1) Make him feel loved, nurtured, and taken care of every single day

2) Be there when he is sick or upset and tend to his wounds

3) Make his favorite breakfast every day (with the understanding that his “favorite” will change on a routine basis)

4) Sacrifice her own needs and desires to make sure that her son’s needs and desires are met (without ever telling her son that she made sacrifices)

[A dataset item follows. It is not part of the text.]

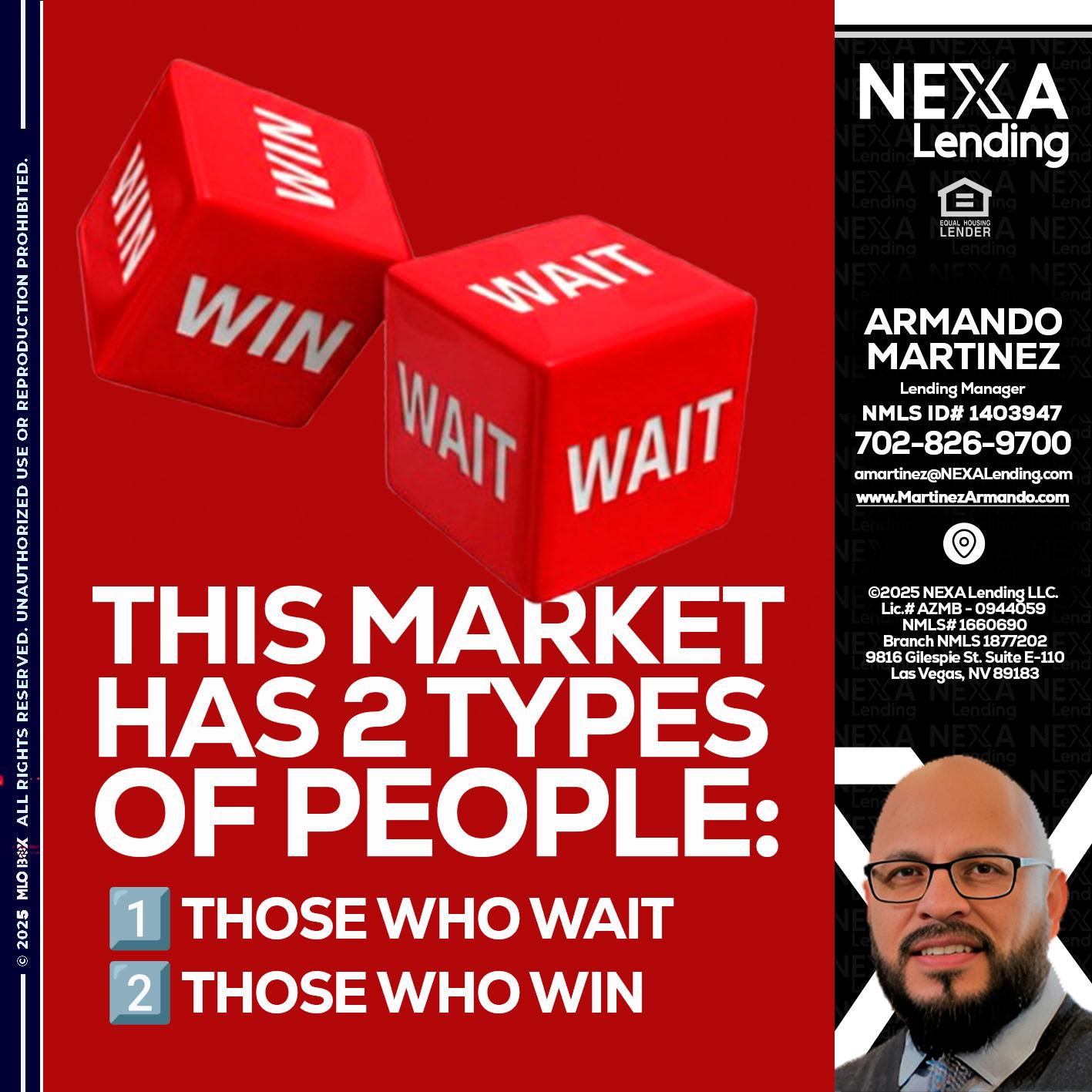 this market - Armando Martinez -Mortgage Loan Originator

5) Having a complete homemade dinner ready every single night – other than the occasional pizza night

6) Ensuring that his clothes are clean for school every day

7) Completely washing, drying, and ironing his entire baseball uniform between games of a double header – in plenty of time to get him back to the field for the 2nd game

8) Shooting him a couple of extra bucks when he goes out on a date in high school even though the son never asked – she just knows

9) Somehow finding the funds – when funds are really tight – to purchase the professional drum set of his dreams – a drum set that he could then use to put himself through college, pay for gas and miscellaneous expenses, and even tuck away some cash for the future

10) Getting his drum set to the football field and unloading it by herself while her son practices with the high school band

11) Somehow finding the funds to send him to a jazz camp in Indiana, providing transportation to get him there, returning mid-week to deliver his own drums because he thought that he needed them, and then returning at week’s end to watch his concert, load the drums, and get him home

12) Making sure that he had a nice new suit for his first music gig

13) Never missing one of his endeavors, baseball, basketball, bowling, concerts, etc. - always there in the front row

14) Creating – from scratch – the perfect Santa Claus suit for his 2nd grade play

15) Being there to celebrate every single victory, both no-hitters, every hit and home run, every basket, every strike, and every musical note and still be willing to listen to him re-tell the stories of his endeavors on their way home and at home

16) When her son grows up – watching her grandchildren while her son and wife go away for the weekend – many times

17) Allowing him to get a dog when she really didn’t want one – and then also falling in love with the dog – and nurturing the dog in his final days after her son marries and moves away

18) Always telling her son that she has high aspirations for him in life and reassuring him that he will succeed as long as he works hard

19) Making him a full breakfast at 3:00 a.m. when her son gets home from a gig and is starving

20) Cooking complete dinners and delivering them to his home after he gets married, so that he and his wife will not have to cook late at night after returning home from work and night college classes

21) Always sensing when her son is under stress or duress and encouraging him to slow down and take a deep breath

22) Being supportive with her grandchildren – her son’s children – even when she might wish to give them a kick in the pants

23) Befriending her son’s wife through the years even though they did not always see eye-to-eye at the beginning stages of their relationship

24) Falling in love with her son’s new dog and becoming inseparable with the dog when they are together

25) When facing testing for her upcoming cancer surgery – telling her son to go to work and not worry .. she’ll take a cab to the hospital

O.K., with all of that unselfish motherly love bestowed upon a son, you might think that the young man might become spoiled!! Well, ..... I don’t know ..... do you think that I’m spoiled????

That’s right! Those 25 items describe my own mom, but they only scratch the surface!

To the best mother in the world – THANK YOU, MOM! If my kids someday consider me to be as great a parent as you – my life's mission will be completed. Thank you for the lessons on being a great parent!